What Are the Best Health Insurance Options in Indiana?
Health insurance is a special financial instrument which covers the risk of an individual incurring medical expenses, either in full or in a partial manner; with the benefits administered by a central organization such as government insurance organizations and private for-profit insurance organizations. In the United States, the prevalent form of health insurance coverage is from the private insurance sector.
Types of Health Insurance Options in Indiana
For those living in Indiana, there are a plethora of insurance options; catering to both individuals as well as families; as well as organizations looking to provide group insurance benefits for their employees. The state has over the years committed to building a robust insurance infrastructure, encompassing both federal-sponsored schemes as well as insurance policies offered by private organizations.
- The Affordable Care Act: The health insurance exchange in Indiana is run by the federal government, providing residents with the ability to buy from a centralized federal insurance marketplace as well as receiving the option for financial assistance based on their income. Furthermore, tax credits are provided by the state to decrease the insurance premiums being paid by beneficiaries. Also, cost-sharing subsidies allow residents to save on direct payments of coinsurance and copayments.

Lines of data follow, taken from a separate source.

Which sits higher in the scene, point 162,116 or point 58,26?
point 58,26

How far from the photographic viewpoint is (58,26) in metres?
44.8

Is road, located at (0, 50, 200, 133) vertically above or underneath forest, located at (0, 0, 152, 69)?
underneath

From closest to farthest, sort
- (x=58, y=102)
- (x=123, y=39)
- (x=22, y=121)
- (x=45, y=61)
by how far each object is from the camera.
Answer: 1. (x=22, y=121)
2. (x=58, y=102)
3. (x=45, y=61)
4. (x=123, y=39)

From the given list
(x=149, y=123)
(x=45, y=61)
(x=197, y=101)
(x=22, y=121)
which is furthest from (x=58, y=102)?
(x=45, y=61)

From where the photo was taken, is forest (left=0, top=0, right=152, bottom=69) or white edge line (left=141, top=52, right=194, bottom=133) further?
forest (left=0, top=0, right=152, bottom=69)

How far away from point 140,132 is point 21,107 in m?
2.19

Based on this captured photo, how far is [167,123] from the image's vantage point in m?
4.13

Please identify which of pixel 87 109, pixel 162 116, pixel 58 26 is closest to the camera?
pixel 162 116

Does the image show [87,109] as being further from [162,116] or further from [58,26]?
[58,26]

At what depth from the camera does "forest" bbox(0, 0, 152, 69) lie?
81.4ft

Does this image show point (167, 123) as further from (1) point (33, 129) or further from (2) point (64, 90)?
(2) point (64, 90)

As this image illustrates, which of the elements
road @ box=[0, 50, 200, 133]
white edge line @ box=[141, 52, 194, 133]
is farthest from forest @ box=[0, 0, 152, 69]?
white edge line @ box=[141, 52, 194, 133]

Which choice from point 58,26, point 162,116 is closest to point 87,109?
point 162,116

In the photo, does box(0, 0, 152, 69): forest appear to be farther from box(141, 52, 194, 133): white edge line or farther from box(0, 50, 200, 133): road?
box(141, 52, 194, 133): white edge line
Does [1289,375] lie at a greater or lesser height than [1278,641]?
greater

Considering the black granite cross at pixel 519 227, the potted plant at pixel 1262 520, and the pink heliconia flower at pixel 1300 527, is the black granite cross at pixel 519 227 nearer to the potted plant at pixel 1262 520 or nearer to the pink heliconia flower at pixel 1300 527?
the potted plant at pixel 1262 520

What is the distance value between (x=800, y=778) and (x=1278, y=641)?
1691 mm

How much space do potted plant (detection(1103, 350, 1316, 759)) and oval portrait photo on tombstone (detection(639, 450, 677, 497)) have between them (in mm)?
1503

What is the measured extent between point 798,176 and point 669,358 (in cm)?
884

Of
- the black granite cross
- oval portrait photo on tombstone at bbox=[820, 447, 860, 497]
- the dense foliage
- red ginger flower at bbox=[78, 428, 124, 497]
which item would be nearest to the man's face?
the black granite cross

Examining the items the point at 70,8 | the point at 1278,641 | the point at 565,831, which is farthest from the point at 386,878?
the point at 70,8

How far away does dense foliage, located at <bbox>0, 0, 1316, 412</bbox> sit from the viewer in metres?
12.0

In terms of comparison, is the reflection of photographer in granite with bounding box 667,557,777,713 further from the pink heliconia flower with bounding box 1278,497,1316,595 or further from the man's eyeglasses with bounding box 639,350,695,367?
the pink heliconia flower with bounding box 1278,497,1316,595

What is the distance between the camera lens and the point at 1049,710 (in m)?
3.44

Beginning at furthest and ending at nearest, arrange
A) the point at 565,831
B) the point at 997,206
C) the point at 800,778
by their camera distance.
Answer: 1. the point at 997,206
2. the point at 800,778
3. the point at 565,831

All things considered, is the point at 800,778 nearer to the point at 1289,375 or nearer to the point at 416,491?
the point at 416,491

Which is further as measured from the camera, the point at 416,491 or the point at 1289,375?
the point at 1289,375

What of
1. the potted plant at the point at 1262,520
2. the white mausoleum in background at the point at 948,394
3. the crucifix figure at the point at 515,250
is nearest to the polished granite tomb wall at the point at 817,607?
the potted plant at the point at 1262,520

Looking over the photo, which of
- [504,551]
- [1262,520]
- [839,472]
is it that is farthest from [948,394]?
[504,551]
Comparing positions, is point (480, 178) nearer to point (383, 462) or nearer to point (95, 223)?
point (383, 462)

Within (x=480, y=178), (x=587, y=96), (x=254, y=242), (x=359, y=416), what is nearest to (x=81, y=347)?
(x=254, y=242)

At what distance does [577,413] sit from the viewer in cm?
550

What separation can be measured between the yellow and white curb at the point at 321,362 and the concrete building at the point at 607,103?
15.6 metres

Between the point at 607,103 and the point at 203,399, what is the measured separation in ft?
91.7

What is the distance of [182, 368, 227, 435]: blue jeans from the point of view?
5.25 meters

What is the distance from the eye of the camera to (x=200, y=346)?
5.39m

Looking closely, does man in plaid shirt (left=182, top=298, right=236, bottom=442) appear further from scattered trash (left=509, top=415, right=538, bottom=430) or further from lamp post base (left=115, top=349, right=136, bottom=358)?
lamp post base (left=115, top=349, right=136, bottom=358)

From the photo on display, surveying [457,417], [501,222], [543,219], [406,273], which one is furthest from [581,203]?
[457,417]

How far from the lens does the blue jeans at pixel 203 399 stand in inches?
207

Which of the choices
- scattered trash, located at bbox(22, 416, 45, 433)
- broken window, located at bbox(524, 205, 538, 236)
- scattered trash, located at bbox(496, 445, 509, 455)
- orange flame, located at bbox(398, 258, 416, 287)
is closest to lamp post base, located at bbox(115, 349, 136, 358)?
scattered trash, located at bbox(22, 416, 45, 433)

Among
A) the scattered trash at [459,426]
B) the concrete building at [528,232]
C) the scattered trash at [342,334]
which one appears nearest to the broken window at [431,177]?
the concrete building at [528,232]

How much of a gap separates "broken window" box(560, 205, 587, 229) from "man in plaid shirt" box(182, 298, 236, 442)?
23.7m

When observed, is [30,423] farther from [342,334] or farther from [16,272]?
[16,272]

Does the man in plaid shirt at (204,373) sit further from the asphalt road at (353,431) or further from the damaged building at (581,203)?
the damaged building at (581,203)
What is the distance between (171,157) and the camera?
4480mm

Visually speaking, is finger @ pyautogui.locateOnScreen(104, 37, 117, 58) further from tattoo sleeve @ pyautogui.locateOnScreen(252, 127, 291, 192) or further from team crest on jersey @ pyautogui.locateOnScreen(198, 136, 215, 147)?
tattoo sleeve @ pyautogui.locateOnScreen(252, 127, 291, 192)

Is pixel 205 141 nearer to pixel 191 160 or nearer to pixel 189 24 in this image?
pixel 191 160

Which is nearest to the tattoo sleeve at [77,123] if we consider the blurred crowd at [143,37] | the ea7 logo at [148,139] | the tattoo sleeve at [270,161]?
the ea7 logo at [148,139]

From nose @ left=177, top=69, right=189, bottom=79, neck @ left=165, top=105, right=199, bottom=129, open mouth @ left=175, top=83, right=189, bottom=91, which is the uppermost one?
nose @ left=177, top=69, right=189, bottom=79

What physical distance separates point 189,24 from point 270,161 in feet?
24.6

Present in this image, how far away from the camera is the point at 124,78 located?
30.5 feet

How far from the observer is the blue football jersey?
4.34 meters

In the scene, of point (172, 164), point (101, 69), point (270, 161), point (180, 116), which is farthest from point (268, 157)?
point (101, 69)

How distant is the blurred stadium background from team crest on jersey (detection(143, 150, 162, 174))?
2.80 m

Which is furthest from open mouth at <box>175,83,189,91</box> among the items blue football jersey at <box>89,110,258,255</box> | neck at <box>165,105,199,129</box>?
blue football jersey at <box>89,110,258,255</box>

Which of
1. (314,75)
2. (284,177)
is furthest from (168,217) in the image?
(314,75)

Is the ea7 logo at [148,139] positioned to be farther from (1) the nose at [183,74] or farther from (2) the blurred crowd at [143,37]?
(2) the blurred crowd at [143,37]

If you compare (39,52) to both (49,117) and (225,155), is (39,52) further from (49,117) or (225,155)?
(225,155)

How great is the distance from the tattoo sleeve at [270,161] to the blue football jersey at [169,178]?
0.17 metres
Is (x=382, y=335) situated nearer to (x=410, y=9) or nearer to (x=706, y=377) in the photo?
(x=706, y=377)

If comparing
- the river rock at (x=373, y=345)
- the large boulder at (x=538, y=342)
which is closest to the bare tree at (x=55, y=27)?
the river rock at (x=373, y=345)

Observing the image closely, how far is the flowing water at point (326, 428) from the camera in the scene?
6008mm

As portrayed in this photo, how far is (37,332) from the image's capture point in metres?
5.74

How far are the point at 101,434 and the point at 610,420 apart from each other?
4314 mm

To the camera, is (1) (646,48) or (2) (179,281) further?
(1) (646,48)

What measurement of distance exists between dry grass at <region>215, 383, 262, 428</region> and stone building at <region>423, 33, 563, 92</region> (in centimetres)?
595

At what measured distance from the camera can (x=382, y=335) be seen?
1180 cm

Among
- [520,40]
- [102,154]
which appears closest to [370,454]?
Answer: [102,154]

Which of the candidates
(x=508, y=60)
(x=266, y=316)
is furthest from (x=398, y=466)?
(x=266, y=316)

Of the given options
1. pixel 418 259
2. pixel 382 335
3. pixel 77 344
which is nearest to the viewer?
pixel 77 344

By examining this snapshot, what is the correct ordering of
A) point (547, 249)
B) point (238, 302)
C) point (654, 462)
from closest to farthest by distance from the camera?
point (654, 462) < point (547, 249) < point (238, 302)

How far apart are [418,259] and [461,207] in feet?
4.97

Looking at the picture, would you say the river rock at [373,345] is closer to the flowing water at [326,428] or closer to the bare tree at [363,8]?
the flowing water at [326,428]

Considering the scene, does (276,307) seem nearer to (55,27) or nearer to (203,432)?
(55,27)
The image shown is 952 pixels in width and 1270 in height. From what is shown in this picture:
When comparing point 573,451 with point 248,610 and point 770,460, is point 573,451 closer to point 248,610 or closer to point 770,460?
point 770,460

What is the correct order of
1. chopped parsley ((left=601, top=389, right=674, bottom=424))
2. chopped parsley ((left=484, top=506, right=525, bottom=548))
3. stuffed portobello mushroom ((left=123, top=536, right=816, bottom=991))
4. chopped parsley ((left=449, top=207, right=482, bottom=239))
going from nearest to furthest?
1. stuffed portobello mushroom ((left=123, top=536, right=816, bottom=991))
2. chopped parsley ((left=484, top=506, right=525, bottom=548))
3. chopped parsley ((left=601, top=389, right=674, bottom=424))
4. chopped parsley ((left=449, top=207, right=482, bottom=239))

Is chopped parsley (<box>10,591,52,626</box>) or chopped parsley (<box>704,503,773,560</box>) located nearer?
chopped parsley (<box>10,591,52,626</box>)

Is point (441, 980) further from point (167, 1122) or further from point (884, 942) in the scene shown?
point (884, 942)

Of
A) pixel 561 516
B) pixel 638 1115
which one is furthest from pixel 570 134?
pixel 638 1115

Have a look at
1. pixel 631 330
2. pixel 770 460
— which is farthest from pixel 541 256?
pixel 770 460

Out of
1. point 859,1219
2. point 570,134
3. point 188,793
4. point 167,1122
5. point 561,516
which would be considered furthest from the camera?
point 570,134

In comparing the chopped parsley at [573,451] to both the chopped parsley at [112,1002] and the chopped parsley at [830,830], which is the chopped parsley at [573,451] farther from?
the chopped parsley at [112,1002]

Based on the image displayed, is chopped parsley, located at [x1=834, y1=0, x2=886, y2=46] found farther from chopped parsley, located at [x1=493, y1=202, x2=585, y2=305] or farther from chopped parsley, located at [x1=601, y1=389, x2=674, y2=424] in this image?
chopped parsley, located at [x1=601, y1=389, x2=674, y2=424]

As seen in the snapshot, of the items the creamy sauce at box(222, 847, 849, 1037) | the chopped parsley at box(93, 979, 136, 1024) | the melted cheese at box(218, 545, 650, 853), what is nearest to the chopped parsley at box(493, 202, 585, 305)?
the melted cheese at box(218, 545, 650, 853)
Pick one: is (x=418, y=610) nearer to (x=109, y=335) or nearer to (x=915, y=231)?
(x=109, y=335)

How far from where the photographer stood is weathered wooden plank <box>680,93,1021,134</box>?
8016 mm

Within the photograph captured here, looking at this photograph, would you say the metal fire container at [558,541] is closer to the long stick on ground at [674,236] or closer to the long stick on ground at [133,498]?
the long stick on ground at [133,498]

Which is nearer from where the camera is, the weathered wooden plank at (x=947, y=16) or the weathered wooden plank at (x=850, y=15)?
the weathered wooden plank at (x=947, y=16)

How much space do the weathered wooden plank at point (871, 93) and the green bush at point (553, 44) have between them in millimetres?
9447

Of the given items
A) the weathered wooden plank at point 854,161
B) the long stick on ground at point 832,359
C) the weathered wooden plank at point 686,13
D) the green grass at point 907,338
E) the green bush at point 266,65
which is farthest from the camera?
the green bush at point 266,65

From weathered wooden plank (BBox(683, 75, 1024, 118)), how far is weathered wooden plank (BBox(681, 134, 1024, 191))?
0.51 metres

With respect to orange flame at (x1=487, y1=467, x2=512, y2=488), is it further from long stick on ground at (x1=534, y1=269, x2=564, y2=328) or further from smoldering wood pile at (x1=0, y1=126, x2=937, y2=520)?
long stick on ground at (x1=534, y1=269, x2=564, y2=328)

- Medicaid: In February 2015, the ACA or Affordable Care Act extended the eligibility of Medicaid for adults in the low-income bracket, with up to 138 percent of those below the federal poverty level becoming beneficiaries. The benefits for those availing Medicaid include those requiring community-based services, are incarcerated in federal prison, and members are residing in nursing homes and intermediate facilities for the intellectually disabled. The Medicaid facilities include benefits such as wellness visits to authorized physicians, laboratory and X-ray testing, substance abuse services, dental and vision care, speech and learning therapy, family planning counseling and chiropractic services.
Under Medicaid, Indiana state provides the Healthy Indiana Plan which is applicable for qualified adults within the ages of 19 to 64; providing access to healthcare for individuals and families in the following categories:
- Individuals with an annual income of up to $16,954
- Couples with a combined annual income of up to $22,987
- Families comprising of four or fewer members with a combined annual income of up to 35,053
Indiana provides two distinct levels of insurance policies; HIP Basic and HIP Plus. HIP Plus includes dental and vision care, and no co-pays unless the beneficiary uses the emergency for non-emergency care. Those above the federal poverty level are eligible only for HIP Plus but have to pay for premiums. Individuals below the poverty level do not have to pay for HIP Basic but have the option to upgrade to HIP Plus with the additional premium payment.
- CHIP: Indiana state offers Child Health Insurance Program, providing children in low-income households to gain access to health insurance facilities. The facility also extends to include pregnant women from low-income households; as well as providing pediatric care for infants.
- Hoosier Care Connect for the Aged, Blind, and Disabled: For those of ages 65 and above, with blindness, or having a physical disability; not living in a community is eligible for the plan. The plan encompasses most of the benefits provided by Medicaid; as well as programs such as disease management, post-hospitalization support, and access to a 24-hour nurse helpline.
- Private Insurance: For individuals and families that do not qualify for state-sponsored financial assistance, they have the option to purchase medical insurance through private marketplaces, with varying insurance plans and options.
- SHOP: The state of Indiana provides employers with less than fifty full-time employees to provide healthcare coverage to employees through the Small Business Health Options Program, a federal facilitated insurance program.
In 2015, about 17 percent of the population of Indiana had access to Medicare and state-assisted health insurance; a figure which is comparable with other states across the country. However, as of 2017, the number of people enrolled under the Affordable Care Act has been below expectations, primarily due to the complexity of design, misinformation about premiums and the inability of certain sections of the populace to enroll under these schemes due to lack of finances. However, the state has been working to build up its healthcare and insurance infrastructure to provide facilities to one and all.